17 Mar 2008 12:37 pm

One of the main rejoinders to my stance on FISA, which is that the government should get warrants whenever US territory is involved, is to say "What's the harm? How could the government use this to spy on innocent Americans?" Just off the top of my head, it seems tailor-made for spying on Arab Americans who organize peacefully to lobby against America's Israel policy. Whatever your position on that policy, this should give you pause . . . since it would make it equally easy to spy on AIPAC tomorrow.

But the real answer is, "What's the harm in getting a warrant from a FISA court?" If the government isn't going to spy on millions of innocent Americans, it really shouldn't be that onerous to pre-clear it with the court.

I don't blog a lot about national security because it just isn't my area of expertise. But my general position is that the government should have as little freedom as possible to do anything, particularly spying on people on American soil. Speaking as someone who lost more friends and acquaintances in the World Trade Center than almost any of my readers, I think there are worse things than terrorism. But it's also not really clear to me how much this helps us fight terrorism. As far as I can tell, the FISA courts are extraordinarily willing to grant the government what it asks for.

Comments (16)

John Thacker
If the government isn't going to spy on millions of innocent Americans, it really shouldn't be that onerous to pre-clear it with the court.

* Entries provided *
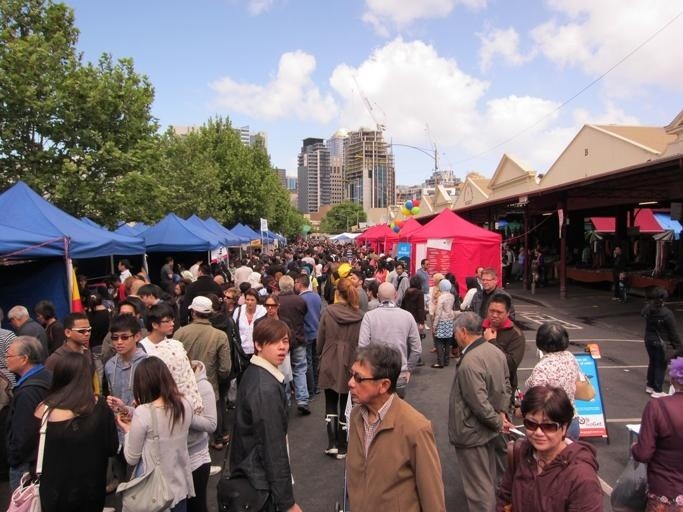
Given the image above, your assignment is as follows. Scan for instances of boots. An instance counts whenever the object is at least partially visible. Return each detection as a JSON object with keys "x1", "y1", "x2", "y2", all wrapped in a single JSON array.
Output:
[
  {"x1": 335, "y1": 420, "x2": 349, "y2": 460},
  {"x1": 324, "y1": 413, "x2": 339, "y2": 455}
]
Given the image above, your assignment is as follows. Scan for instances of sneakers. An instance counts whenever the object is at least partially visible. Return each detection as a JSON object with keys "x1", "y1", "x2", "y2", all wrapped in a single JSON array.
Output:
[
  {"x1": 645, "y1": 385, "x2": 672, "y2": 398},
  {"x1": 298, "y1": 404, "x2": 311, "y2": 415},
  {"x1": 430, "y1": 346, "x2": 459, "y2": 359},
  {"x1": 209, "y1": 433, "x2": 230, "y2": 450},
  {"x1": 209, "y1": 464, "x2": 222, "y2": 476}
]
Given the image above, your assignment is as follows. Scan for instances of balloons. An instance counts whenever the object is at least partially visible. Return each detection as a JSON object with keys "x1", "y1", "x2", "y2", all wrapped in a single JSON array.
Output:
[{"x1": 388, "y1": 198, "x2": 420, "y2": 234}]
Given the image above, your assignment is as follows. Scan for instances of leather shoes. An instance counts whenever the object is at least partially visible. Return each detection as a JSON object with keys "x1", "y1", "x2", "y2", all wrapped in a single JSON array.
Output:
[{"x1": 431, "y1": 363, "x2": 445, "y2": 368}]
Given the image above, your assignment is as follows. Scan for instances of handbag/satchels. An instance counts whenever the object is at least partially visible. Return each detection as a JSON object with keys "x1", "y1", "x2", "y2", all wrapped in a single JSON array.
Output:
[
  {"x1": 216, "y1": 476, "x2": 259, "y2": 511},
  {"x1": 7, "y1": 473, "x2": 42, "y2": 511},
  {"x1": 575, "y1": 367, "x2": 598, "y2": 403},
  {"x1": 114, "y1": 465, "x2": 176, "y2": 512},
  {"x1": 230, "y1": 328, "x2": 247, "y2": 378}
]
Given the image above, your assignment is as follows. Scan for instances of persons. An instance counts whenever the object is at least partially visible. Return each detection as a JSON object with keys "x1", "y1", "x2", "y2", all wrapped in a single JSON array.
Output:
[{"x1": 0, "y1": 237, "x2": 682, "y2": 512}]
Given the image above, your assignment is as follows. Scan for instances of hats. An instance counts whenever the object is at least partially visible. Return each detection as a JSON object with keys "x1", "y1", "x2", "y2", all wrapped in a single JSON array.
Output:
[{"x1": 188, "y1": 296, "x2": 214, "y2": 314}]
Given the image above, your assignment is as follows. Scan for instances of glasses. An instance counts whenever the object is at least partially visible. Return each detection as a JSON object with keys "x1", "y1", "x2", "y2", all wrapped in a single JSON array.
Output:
[
  {"x1": 524, "y1": 419, "x2": 558, "y2": 432},
  {"x1": 71, "y1": 327, "x2": 93, "y2": 334},
  {"x1": 348, "y1": 368, "x2": 381, "y2": 384},
  {"x1": 111, "y1": 335, "x2": 135, "y2": 340}
]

* List of tasks *
**A)** Return the part of the FISA post that opens with the words containing "But the real" and closes with "Comments (16)".
**B)** Answer these questions from the FISA post:
(i) Which group does the writer say the policy seems tailor-made for spying on?
(ii) According to the writer, how willing are the FISA courts to grant the government what it asks for?
(iii) How many comments does the post show?

* Answers for the exercise *
**A)**
But the real answer is, "What's the harm in getting a warrant from a FISA court?" If the government isn't going to spy on millions of innocent Americans, it really shouldn't be that onerous to pre-clear it with the court.

I don't blog a lot about national security because it just isn't my area of expertise. But my general position is that the government should have as little freedom as possible to do anything, particularly spying on people on American soil. Speaking as someone who lost more friends and acquaintances in the World Trade Center than almost any of my readers, I think there are worse things than terrorism. But it's also not really clear to me how much this helps us fight terrorism. As far as I can tell, the FISA courts are extraordinarily willing to grant the government what it asks for.

Comments (16)

**B)**
(i) Arab Americans who organize peacefully to lobby against America's Israel policy.
(ii) Extraordinarily willing.
(iii) 16.